Contre intuitif au début mais finalement très organique
Pour évaluer la qualité d'un jeu en temps réel limité (qu'il soit collaboratif comme ce Quicksand ou Fuse/Mission pas possible, ou bien compétitif comme le très bon 9 tiles panic) les critères sont assez différents d'un jeu de société traditionnel.
En effet, le fun ressenti est en permanence à la fois stimulé et battu en brèche par la quantité de stress qui s'accumule. Or, cette tolérance au stress varie énormément d'un joueur à l'autre, mais surtout le fun peut rattraper et dépasser le stress plus ou moins vite avec l’expérience des parties, un peu comme pour n’importe quelle courbe d’apprentissage d’un jeu de société.
La différence, c'est que le rejet du stress est un poil plus violent que la traditionnelle surcharge cognitive induite par un jeu traditionnel et son apprentissage. Pourtant, de tels jeux ne relèvent pas vraiment de l'apéro prout prout et font preuve d'une élégance qui peut concurrencer les plus grands designers.
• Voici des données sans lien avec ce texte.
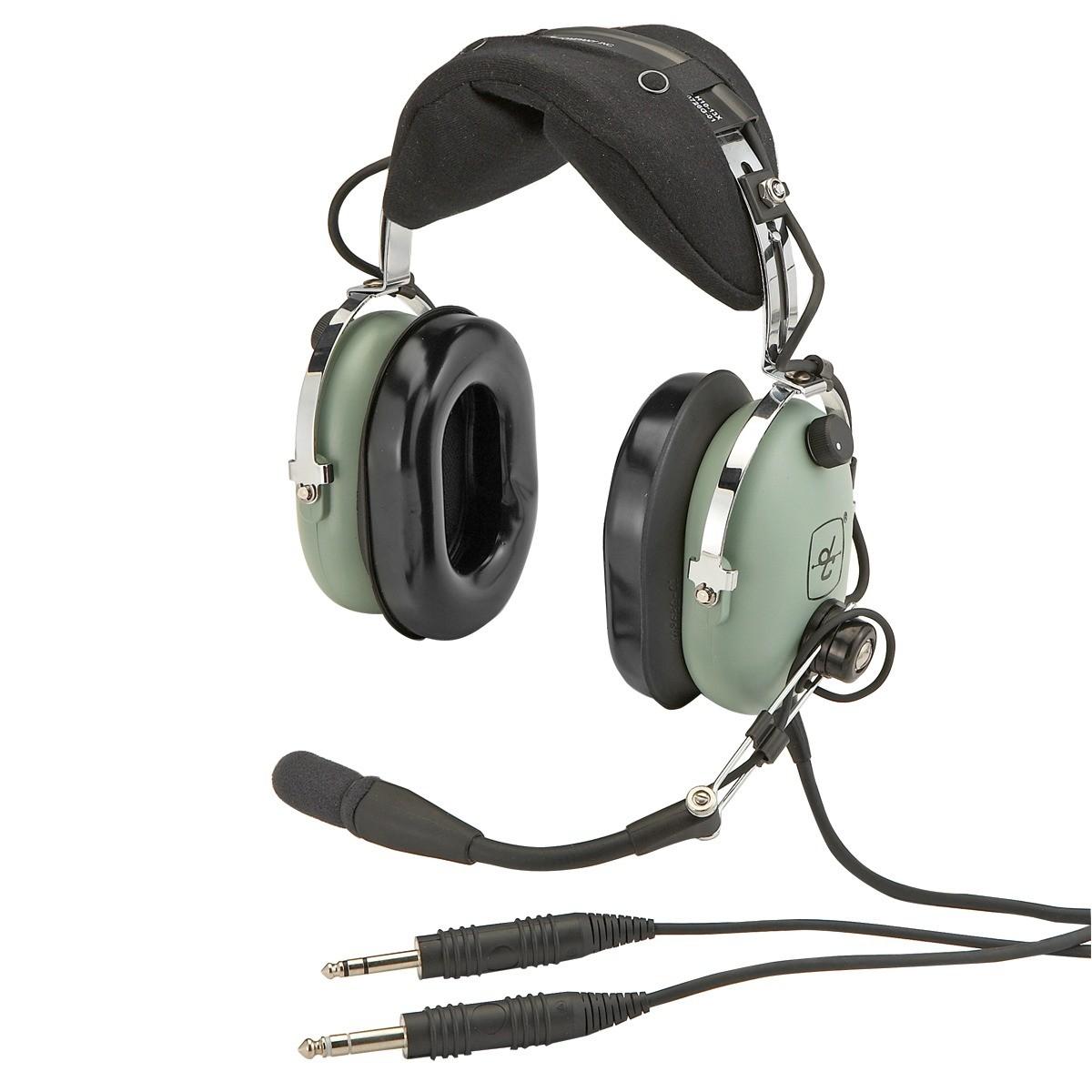 Headset David Clark - H10-13.4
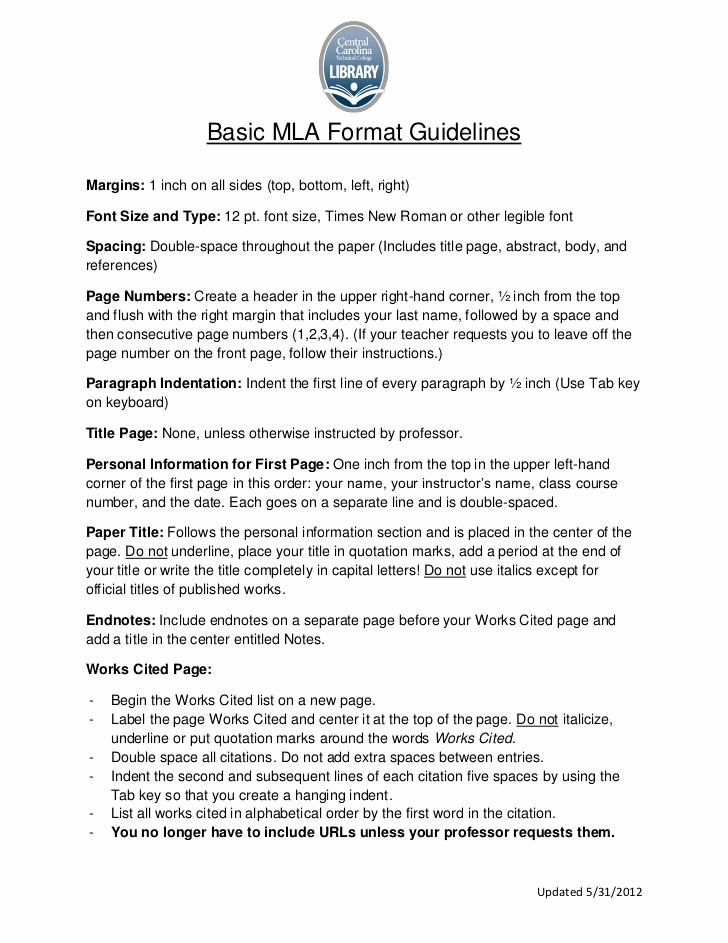 Mla format Of A Paper Awesome Mla format Guidelines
C'est du soft fun mais du soft fun stylé quoi...
Concernant Quicksand, il faut donc savoir que le jeu comporte de nombreuses contraintes pas forcément ultra intuitives au premier coup d’oeil, mais tout cela va se lisser une fois que vous aurez automatisé les tâches. C'est d'ailleurs ce qui est le plus agréable dans ce jeu: devenir bon et jouer sans vraiment réfléchir.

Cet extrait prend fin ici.